__Task statement__: Extend the forum thread below on pulling a flintlock's pinned barrel for cleaning, starting right after its final sentence.

Without a layer of lubricant between them (think motor oil in engines, grease in wheel bearings, and so on) Even WITH lubricant - the parts still wear - just at a slower rate.
Yes - wear will occur - I have several older guns with pinned barrels - 2 of which required a pin size increase and a re-drill to tighten them back up.

How often do you remove the pinned barrel of your gun?

See this post, guy says after 50 barrel removals he's never had an issue or loosening. I'm into computers and everyone says that the new Solid State Drives for storage have a limited "read/write" function and that you should be careful because you can damage your drive by using it too much, I've never heard of one actually failing, its just a theoretical limit.
It seems like the same exact unfounded fear. Theoretically it could loosen the pins, but the reality is unless the pins are sharp and not rounded, or you are using an oversized punch, you'll never actually have an issue within the use life of your rifle.

Not trying to discredit your personal experience. I think it just seems like a non issue compared to the ease of cleaning the barrel and preserving the wood around the barrel/lock where water usually seeps when cleaning.
 
If you want to remove the pins of a flintlock every time you clean that's fine, it's your gun have fun.

But....why?
If you take off the lock and clean it and the side of the barrel and the bore, did you not just clean everything that needed cleaning?

Some people insist on complicating the most simple of things
 
If you want to remove the pins of a flintlock every time you clean that's fine, it's your gun have fun.

But....why?
If you take off the lock and clean it and the side of the barrel and the bore, did you not just clean everything that needed cleaning?

Some people insist on complicating the most simple of things

Personally shoving a wet patch down a barrel cleans the barrel up to the breech, then just packs muddy fouling at the breech which seems to take some effort to remove 100%. Doesn't really clean it as nicely as I want. I use a water pumping method until the water shooting out of the vent hole is clean. Also its awkward ramming a 5 foot+ rifle, and a 44 inch barrel is much more manageable.

The biggest reason is when cleaning around the vent hole, the brushes often push water in between the barrel and stock, and the fouling from the pan gets all in the cracks around the barrel and stock. Removing all metal from wood and just going ham on wiping down with soapy water around the outside is whole heck of a lot easier to me then poking nooks.
 
Personally shoving a wet patch down a barrel cleans the barrel up to the breech, then just packs muddy fouling at the breech which seems to take some effort to remove 100%.

__Dataset excerpt__:

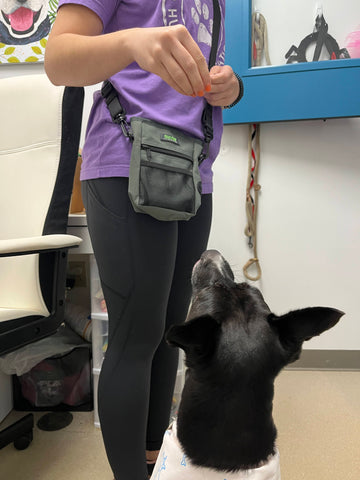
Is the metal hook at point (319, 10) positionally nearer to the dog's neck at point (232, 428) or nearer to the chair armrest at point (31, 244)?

__Result__:
That's a nice theory, but you can't prove "water pumping" does any better. But then again I don't have any patent breech rifles so I can't speak to them.

Also its awkward ramming a 5 foot+ rifle, and a 44 inch barrel is much more manageable.
I don't have a problem with my 62" long Chambers Virginia rifle.

The biggest reason is when cleaning around the vent hole, the brushes often push water in between the barrel and stock, and the fouling from the pan gets all in the cracks around the barrel and stock.
I plug my vent with bamboo toothpicks while cleaning and I am careful and don't get sloppy with the water when cleaning around the vent.

To each his own, I am glad you are your happy with your method and the reasons for it. After playing with these rifles since the 70's with no damage to any of my rifles from cleaning I don't think I am going to change anything
 
Actually I don't know if the Kibler has patent breech anyways. Its just more pushing versus rinsing. 🤷
Not trying to convince anyone here of anything other than stating what I like to do. Its probably not the best. Pin removal isn't as dangerous as people make it out to be IMO.
 
I can remember when I was a child when grandmother ran short on commercial soap she sent us out to pull leaves out of the yucca plants - pull them out so we got the white tender stuff from the bottom -
She would use those pulverized mixed with ashes from the fireplace and drippings from the bacon grease to make what she called Indian Soap.
It did just fine until the next monthly trip into town for supplies. I actually liked that better than the store bought stuff.
I wish I had paid more attention to how she did it.
Found your post intriguing. Here’s a link to a soapmaker that talks about how to make soap with plants. 9 Natural soap plants for making lye-free soap - Lovely Greens
 
Pores! Never heard of steel having pores! Cast irons and cast steels can have porosity. Steels can have inclusions but I've never heard of the surface of steel as having pores.
Are you sure steel has pores??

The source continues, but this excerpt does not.